だからこそロクリアンはほかのモードとは違う使われ方をします。それを中心に調を丸ごと組み立てるより、多くの人は2通りに使います。ほかの場所で解決する一節に、暗く張りつめた色を添える源として使うか、あるいは単独のBハーフディミニッシュ和音(Bm7♭5)の上で弾く、まさにその音階として使うかです。ジャズで真価を発揮する場面ですね。減の主和音を視界に置き、半音上の明るさのために♭IIに寄りかかり、このモードを落ち着く場所ではなく緊張のひとしずくとして扱いましょう。コードの選び方がどのように感情を運ぶのかをさらに知りたい方は、コード進行とそれが生む感情の記事を、また心地よい始まりの調を選ぶ方法は、曲に合う調の選び方の記事をご覧ください。
Flatでロクリアンモードで書く方法
ロクリアンで書くのに特別な「モード」ボタンは要りません。コツは、正しい調号を選び、曲を正しい主音につなぎ留めることです。ただし、ロクリアンは短く使うときに最も生きることを覚えておいてください。設定には確実な方法が2つあります。
1つ目は、元になるメジャーの調号を借りる方法です。Bロクリアンなら、Flatの調号ツールで調号をCメジャー(シャープもフラットもなし)に設定し、フレーズをBを中心に置いて、耳がBを基準として受け入れるようにします。2つ目は、一度書いて動かす方法です。Bロクリアンで作曲し、そのあとFlatの移調ツールで、全体をEロクリアンやF♯ロクリアン、あるいは楽器に合う調へ移します。どちらの場合も、書きながら再生を押してください。Flatのオーディオ再生があれば、自分では弾かない楽器でも、その緊張をその場で確かめられます。
Flatで、2分ほどで試せます:
- 新しい楽譜を開き、調号をCメジャー、つまりシャープもフラットもない調号に設定します。
- 五線に、次の音を順に入力します。B, C, D, E, F, G, A、そしてもう一度B。この音の並びがBロクリアンスケールです。
- その下にピアノパートを1つ追加し、コードを2つ入れます。Bディミニッシュ(B, D, Fを同時に)を2小節、続いてCメジャー(C, E, Gを同時に)を2小節。
- 再生を押します。このi°–♭IIの動き、BディミニッシュからCメジャーへは、ロクリアンを小さくした音です。不安定で不協和な家が半音上の明るい和音に寄りかかりながら、決して完全には解決しません。
ロクリアンモードをあなた自身の音楽で聴いてみませんか?Flatを無料で試して、最初のモードのアイデアを数分で書いてみましょう。
よくある質問
ロクリアンモードを一言でいうと?
ロクリアンモードはメジャースケールの7番目にして最後のモードで、第7音の上に建ちます。
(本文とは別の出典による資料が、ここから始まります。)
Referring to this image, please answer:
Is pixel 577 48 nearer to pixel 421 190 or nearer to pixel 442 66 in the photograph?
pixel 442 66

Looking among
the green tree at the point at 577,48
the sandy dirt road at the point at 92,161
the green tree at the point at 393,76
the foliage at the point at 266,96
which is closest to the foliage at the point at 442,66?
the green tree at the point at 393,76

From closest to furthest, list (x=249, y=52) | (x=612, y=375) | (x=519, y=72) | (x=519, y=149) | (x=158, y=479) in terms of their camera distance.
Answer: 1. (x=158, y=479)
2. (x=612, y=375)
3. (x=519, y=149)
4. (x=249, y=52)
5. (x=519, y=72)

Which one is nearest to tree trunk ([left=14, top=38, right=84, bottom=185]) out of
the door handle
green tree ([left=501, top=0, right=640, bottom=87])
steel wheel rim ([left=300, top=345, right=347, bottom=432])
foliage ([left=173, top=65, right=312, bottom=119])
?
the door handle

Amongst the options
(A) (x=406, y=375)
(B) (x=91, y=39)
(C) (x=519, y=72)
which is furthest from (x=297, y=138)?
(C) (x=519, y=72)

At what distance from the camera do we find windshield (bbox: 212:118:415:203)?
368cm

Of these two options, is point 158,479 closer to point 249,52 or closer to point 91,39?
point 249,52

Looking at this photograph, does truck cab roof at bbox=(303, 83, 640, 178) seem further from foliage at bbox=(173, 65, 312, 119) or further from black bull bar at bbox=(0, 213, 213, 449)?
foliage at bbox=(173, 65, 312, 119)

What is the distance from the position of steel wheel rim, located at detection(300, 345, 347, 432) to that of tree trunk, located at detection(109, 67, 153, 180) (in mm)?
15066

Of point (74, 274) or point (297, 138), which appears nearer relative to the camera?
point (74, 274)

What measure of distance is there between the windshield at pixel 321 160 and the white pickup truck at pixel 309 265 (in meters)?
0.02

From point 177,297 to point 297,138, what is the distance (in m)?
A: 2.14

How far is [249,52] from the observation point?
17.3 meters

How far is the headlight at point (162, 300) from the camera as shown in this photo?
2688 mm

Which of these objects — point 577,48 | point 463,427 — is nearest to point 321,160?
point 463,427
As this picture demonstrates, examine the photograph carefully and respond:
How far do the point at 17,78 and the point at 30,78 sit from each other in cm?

第2音が下がり、そして何より第5音が下がっているため、モードの中で最も暗く不安定です。
Bロクリアンスケールの構成音は?
Bロクリアンは B, C, D, E, F, G, A を使います。BからBまでの白鍵です。特徴となる音は、主音の上の減5度である F です。
ロクリアンモードはなぜこれほど使われないのですか?
主和音がメジャーでもマイナーでもなく減三和音(B, D, F)なので、休める安定した和音がありません。この落ち着かなさのため調として使いにくく、たいていは色として、あるいは単独のハーフディミニッシュ和音の上で現れます。
ロクリアンモードからはどんなコードが生まれますか?
Bロクリアンを和声にすると、減の主和音(Bディミニッシュ)、半音上のメジャー和音(Cメジャー、♭II)、そしてEマイナーのivなどが得られます。減の主和音からその明るい♭IIへ進む動きが、もっともロクリアンらしい響きです。
Flatでロクリアンモードで書くには?
Flatで楽譜を開き、調号を元のメジャー(BロクリアンならCメジャー)に設定し、フレーズをBを中心に置きます。主音が不安定なので、ロクリアンは一曲全体よりも、Bハーフディミニッシュ和音の上の色づけや短い一節で使うときに最も生きます。